** start of QUOTED TEXT **

Commanders and leaders
- Manuel II Palaiologos: Musa Çelebi

= Siege of Constantinople (1411) =

1411 siege of Constantinople by the Ottoman Empire

The siege of Constantinople of 1411 occurred during the Ottoman Interregnum, or Ottoman Civil War, (20 July 1402 – 5 July 1413), following the defeat of Sultan Bayezid I by the Central Asian warlord Timur. Although Mehmed Çelebi was confirmed as sultan by Timur after the Battle of Ankara, his brothers İsa Çelebi, Musa Çelebi, Süleyman Çelebi, and later, Mustafa Çelebi, refused to recognize his authority, each claiming the throne for himself. A civil war was the result. The Interregnum lasted until the Battle of Camurlu on 5 July 1413, when Mehmed Çelebi emerged as victor in the strife, crowned himself sultan Mehmed I, and restored peace to the empire.

==Background==
Before the Battle of Ankara, the Byzantine Empire was a mere pawn of outside forces for several decades but after the defeat of the Ottomans by Timur, the Empire – for a short while – became a player in Ottoman domestic politics and intrigue. Sultan Bayezid conquered much territories in Europe and threatened Constantinople from all directions.

** end of QUOTED TEXT **

[GOALS]
1: Say whether each statement agrees with the passage on the 1411 siege of Constantinople, answering yes or no and quoting the words of the passage that decide it.
(a) The Ottoman Interregnum ended with the Battle of Camurlu on 5 July 1413.
(b) Timur confirmed Süleyman Çelebi as sultan after the Battle of Ankara.
(c) Before the Battle of Ankara, the Byzantine Empire was a player in Ottoman domestic politics.
2: Write the next part of the passage on the 1411 siege of Constantinople, picking up after its final sentence.

** start of RECORDED DATA **

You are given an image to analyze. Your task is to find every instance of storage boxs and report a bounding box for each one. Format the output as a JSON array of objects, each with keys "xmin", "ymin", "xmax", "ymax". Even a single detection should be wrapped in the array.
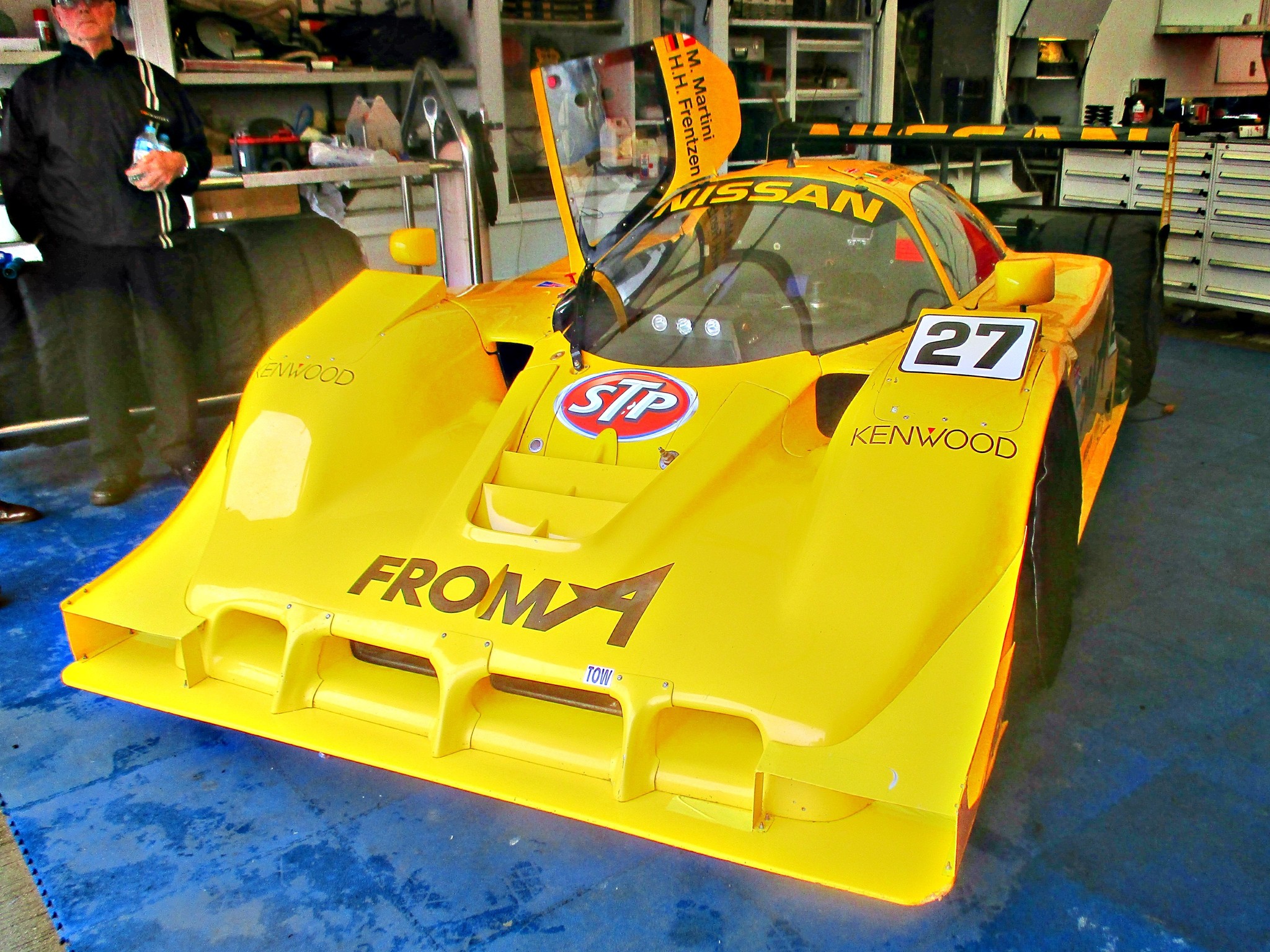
[{"xmin": 197, "ymin": 184, "xmax": 300, "ymax": 225}]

** end of RECORDED DATA **

[SOLVED TASKS]
1:
(a) Yes: "The Interregnum lasted until the Battle of Camurlu on 5 July 1413"
(b) No: "Mehmed Çelebi was confirmed as sultan by Timur after the Battle of Ankara"
(c) No: "the Byzantine Empire was a mere pawn of outside forces for several decades"

2:
The Byzantine Emperor Manuel II Palaiologos supported Süleyman as claimant to the Ottoman throne. They signed the treaty of Gallipoli with the Byzantine regent John VII Palaiologos in 1403, as the emperor Manuel II Palaiologos was traveling in western Europe at the time. By this treaty, Süleyman gave up certain territories along the Marmara coast, as well as the major city of Thessaloniki to the Byzantine Empire in return for Byzantine support during the interregnum and declared himself sultan of the empire in Edirne, the capital in Rumeli of the Ottoman Empire. From the evidence presented above, it can be understood that the relationship between the Byzantine Empire and the Ottomans increased dramatically contemporarily.

Despite defeating his brother and rival for the Ottoman throne, Musa, at the Battle of Kosmidion in June 1410, Süleyman's popularity waned. So much so, that when Musa returned to avenge his defeat during the following year, Süleyman's supporters defected to Musa. Süleyman was captured while attempting to escape and was given to Musa's bodyguard, Koyun Musasi, and strangled to death on 17 February 1411.

==The siege==
Musa found himself as the co-sultan of the European portion of the empire. Musa then retaliated against all who allied with Süleyman, including Manuel II, by briefly and fruitlessly laying siege to Constantinople in 1411. Manuel II turned to Mehmet for support, who betrayed Musa and set up a new alliance between himself and the Byzantines against Musa.

==Sources==
- Kastritsis, Dimitris J. (2007). "The Sons of Bayezid: Empire building and representation in the Ottoman Civil War of 1402-13"
- Ostrogorsky, G. (1969). "History of the Byzantine State"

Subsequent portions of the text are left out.